You are viewing a plain text version of this content. The canonical link for it is here.
Posted to issues@iceberg.apache.org by GitBox <gi...@apache.org> on 2021/01/12 01:17:34 UTC
[GitHub] [iceberg] stevenzwu commented on a change in pull request #2064: Flink: Add option to shuffle by partition key in iceberg sink.

stevenzwu commented on a change in pull request #2064:
URL: https://github.com/apache/iceberg/pull/2064#discussion_r555444419



##########
File path: core/src/main/java/org/apache/iceberg/TableProperties.java
##########
@@ -138,6 +138,9 @@ private TableProperties() {
   public static final String ENGINE_HIVE_ENABLED = "engine.hive.enabled";
   public static final boolean ENGINE_HIVE_ENABLED_DEFAULT = false;
 
+  public static final String WRITE_SHUFFLE_BY_PARTITION = "write.shuffle-by.partition";

Review comment:
       +1 on more generalized semantics. Current option only works if the data is relatively evenly distrubuted across table partitions. Otherwise, heavy data skew can be problematic for writer. The other problem is that effective writer parallelism now is limited by the number of partition values. Let's say the writer parallelism is 100, but the number of unique partition values are only 10. Then only 10 writer subtasks will get the data.
   
   I will add some notes for the streaming write mode.
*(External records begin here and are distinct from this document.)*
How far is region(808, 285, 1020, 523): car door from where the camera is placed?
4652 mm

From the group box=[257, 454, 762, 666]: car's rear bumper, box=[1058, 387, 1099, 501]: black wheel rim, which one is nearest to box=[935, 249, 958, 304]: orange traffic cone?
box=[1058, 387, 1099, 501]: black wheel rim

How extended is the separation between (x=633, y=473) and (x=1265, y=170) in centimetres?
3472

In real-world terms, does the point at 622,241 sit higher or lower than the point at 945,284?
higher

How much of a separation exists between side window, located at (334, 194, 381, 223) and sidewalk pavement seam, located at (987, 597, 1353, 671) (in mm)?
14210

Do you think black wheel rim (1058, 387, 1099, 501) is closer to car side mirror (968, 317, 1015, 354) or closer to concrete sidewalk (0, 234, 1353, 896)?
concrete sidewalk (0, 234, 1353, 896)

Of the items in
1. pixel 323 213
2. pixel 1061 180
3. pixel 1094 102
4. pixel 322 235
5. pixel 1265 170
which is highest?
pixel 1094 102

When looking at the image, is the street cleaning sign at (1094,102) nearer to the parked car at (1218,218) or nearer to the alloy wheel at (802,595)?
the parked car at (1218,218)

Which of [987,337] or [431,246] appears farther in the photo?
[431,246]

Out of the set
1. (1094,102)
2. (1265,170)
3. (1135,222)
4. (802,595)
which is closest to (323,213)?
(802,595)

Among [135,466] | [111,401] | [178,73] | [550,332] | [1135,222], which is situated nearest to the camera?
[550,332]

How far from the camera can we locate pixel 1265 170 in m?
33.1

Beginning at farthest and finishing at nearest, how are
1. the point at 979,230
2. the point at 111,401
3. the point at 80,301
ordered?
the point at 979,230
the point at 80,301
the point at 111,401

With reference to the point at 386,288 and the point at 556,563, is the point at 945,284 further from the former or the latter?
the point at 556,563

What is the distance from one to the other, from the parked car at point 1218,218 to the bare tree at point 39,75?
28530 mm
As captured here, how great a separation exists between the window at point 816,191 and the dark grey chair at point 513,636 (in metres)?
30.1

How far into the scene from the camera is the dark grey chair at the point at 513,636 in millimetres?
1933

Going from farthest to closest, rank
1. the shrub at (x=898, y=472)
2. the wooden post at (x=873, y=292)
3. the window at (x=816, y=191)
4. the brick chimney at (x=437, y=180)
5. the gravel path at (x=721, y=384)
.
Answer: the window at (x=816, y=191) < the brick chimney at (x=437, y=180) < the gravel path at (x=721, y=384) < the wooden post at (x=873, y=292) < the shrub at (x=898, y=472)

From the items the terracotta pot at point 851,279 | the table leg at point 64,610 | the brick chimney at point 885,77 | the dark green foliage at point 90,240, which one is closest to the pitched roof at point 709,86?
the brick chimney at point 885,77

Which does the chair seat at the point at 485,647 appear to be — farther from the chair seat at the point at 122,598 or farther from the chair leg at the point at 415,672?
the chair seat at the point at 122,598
In a streaming job, it is probably impossible to do true sorting. Instead, what can be useful is some sort of "groupBy/bucketing" shuffle in the streaming sink. It can help with reducing too many concurrent open files per writer and improving read performance (predicate pushdown) with better data locality.
   
   E.g., a table is partition by (event_date, country). Without the shuffle, each writer task can write to ~200 files/countries. However, a simple keyBy is also problematic as it can produce heavy data skew for countries like US. Instead, we should calculate stats for each bucket/country and distribute the data based on the weight of each bucket. E.g., we may allocate 100 downstream subtasks for US, while allocating 1 downstream subtask for multiple small countries (like bin packing).
   
   This can also be extended to non-partition column (as logical partitioning), which can improve read performance with filtering. Similar to the above example with the tweak that country is not a partition column anymore. groupBy/bucketing shuffle can help improve data locality. 
   
   I was thinking about a groupBy operator where each subtask (running in taskmanager) can constantly report local statistics to operator coordinator (running in jobmanager), which then does the global aggregation and notify subtasks with the globally aggregated stats.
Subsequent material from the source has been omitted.